Experimental program
Comparison scheme
Effect test

example 1

[0051]Various carbon dioxide regulators, specifically organic carbonates, were tested to determine whether they could be activated by water vapor alone and without an organic acid present. The results shown in FIG. 7 illustrates that water vapor activates CO2 production from organic carbonates by hydrolysis and an organic acid is not necessary.

example 2

[0052]A variety of liner materials were tested to determine the effect of the permeability of the liner material on the rate of CO2 production. A mixture of sodium bicarbonate and citric acid was sealed in a pouch suspended above 25 mL of water in a sealed bottle. The pouches were fabricated from three different materials with different permeabilities to moisture: a paper tea bag, polylactic, acid and polyethylene. The results in FIG. 8 demonstrates that a very low moisture barrier allows the most rapid rate of CO2 generation and the higher moisture barrier provided by the polyethylene provides the slowest rate. Thus, a moisture barrier material between the carbon dioxide regulator composition and the carbonated beverage can be used to control the rate of CO2 production.

example 3

Sorbent CO2 Saturation and Release

[0053]Various carbon dioxide generators, in particular sorbent materials, were tested to determine their capacity to store and release CO2 under high pressure and to thereby extend the shelf-life of a carbonated beverage.
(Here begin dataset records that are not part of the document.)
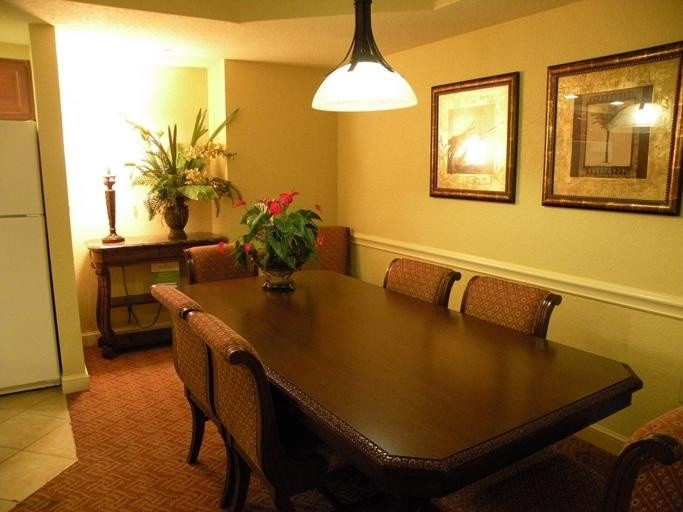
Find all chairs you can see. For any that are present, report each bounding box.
[182,243,246,283]
[146,283,234,512]
[459,275,561,342]
[384,258,462,310]
[599,405,683,511]
[183,311,345,511]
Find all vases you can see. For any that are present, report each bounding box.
[164,205,189,240]
[251,257,303,293]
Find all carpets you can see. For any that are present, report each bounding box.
[11,337,622,512]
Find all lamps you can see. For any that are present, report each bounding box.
[311,0,418,112]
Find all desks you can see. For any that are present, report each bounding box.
[177,267,643,512]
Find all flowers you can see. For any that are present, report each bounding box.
[123,108,246,227]
[218,191,325,276]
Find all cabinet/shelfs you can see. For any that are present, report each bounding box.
[84,231,228,361]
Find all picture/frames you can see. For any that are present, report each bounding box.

The selected sorbent materials were first saturated under a high pressure CO2 environment. The sorbent materials were then placed into 20 oz bottles and the bottles were rapidly carbonated with dry ice and capped. The molecular sieves were obtained from commercial sources and either used as received or dried by heating under vacuum. The 13X molecular sieve discussed below was obtained from the Aldrich Chemical Company and either used as received or dried under vacuum prior to use. The rate of CO2 loss from the bottles was recorded over time. The results are shown below in Table 3:

TABLE 3Summary of the CO2 Saturation Experiments% Shelf-LifeSampleImprovementControl Bottles (no saturated additives)—Bottles w / 8416 saturated film32.6%Bo...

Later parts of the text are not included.